I stared back helplessly.
We met on the bed, still clothed with a polyester floral bedspread.
It must’ve been at least a few minutes—it takes me that long to “get in the mood”—when a noise behind me, something like the rattle of a doorknob, started to distracted me. Not that it took much.
“What is it?” my husband demanded. He had a way of asking a question that meant he didn’t need an answer.
I tried to ignore what now sounded like one of those newfangled credit card keys going in and out of the lock. Click-click, Swish. Click-click, Swish. Jiggle, Jiggle.
“Honey, um… I think…” Whooooosh.
My husband, now realizing neither those click-clicks nor my scream that followed were a part of his diligent foreplay, jumped off the bed.
“What are you doing in my room?” the strange man asked.
“What are YOU doing in OUR room?” my husband threw back.
“This is my honeymoon!!!” I wailed, suddenly indignant, but not sure why. After all, we were still decent.
I looked at my husband, who was angrier than I’d seen him. I once had a college boyfriend who convinced me when a guy stopped in the middle of fooling around without “finishing,” it hurt. Perhaps I was misreading anger for pain?
The man was bald and big, but harmless-looking, in a Tony Soprano plays gay-kidnapper kind of way. He wore a khaki jacket for Chrissakes. But we were kids. If an authority figure existed, it wasn’t my husband. The fact that we were married was almost laughable, actually. We liked each other, had a few good dates, and the next thing I knew he was sleeping on my couch. By the time I’d figured out that sort of in-limbo arrangement wasn’t going to be accepted by either of our families, I had grown used to him. Like a spoiled cat, I allowed him to be around because he paid attention to me.

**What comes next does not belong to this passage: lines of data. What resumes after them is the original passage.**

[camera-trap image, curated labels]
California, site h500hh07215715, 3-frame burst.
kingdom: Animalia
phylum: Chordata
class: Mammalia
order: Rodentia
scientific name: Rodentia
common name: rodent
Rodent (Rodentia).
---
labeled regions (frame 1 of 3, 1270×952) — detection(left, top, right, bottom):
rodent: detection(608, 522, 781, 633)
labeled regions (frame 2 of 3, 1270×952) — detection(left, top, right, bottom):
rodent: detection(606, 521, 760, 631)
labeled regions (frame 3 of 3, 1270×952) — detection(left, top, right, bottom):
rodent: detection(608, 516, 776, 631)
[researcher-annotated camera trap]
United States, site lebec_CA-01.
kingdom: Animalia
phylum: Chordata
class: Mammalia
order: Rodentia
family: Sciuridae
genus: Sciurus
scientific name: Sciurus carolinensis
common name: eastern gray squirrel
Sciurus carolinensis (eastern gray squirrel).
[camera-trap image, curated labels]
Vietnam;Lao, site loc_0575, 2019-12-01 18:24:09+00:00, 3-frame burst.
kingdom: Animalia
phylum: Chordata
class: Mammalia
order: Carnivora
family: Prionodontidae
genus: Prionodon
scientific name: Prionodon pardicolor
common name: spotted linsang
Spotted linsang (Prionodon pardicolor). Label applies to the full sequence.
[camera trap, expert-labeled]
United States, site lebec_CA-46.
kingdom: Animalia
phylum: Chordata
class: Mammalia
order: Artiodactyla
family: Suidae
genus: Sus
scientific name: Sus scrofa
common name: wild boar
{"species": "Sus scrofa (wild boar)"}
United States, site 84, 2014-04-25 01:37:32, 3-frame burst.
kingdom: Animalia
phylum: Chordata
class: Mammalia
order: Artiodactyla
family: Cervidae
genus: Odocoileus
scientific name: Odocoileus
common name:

Of course, the key situation was easily worked out, nothing more than an annoyance. The men might have even shook hands. Later, we made fun of ourselves: Serial killers don’t use keys to get into your room. Ha. Ha. Ha. I actually felt a little better; life wasn’t so serious, so predictable. But my husband’s mood for the rest of the weekend was as sour as mine had been, and he eventually brought me back down. We were never that good for each other, something it wouldn’t be fair to blame on that weekend alone.
Honeymoons are supposed to mark the start of something, even if you aren’t exactly a virgin when it comes around. Ours did, but not in the way you’d expect. And, while I adhere to a firm “No Regrets” policy, I do sometimes wonder whether consciously living my life rather than floating through on the expectations of others would’ve saved me heartache or just brought a different sort.
Just imagine: You’re a young woman, free, untethered. You’ve just rented your first apartment. Downtown. A brick building with wooden floors, character, and more stories than you’ve yet to amass. You’re a clerk at the local newspaper, but one day you’ll be a writer. Or maybe you’ll own a book store. You don’t really need to decide yet. You’ve got time. And, for a little while longer, you’ve got the control.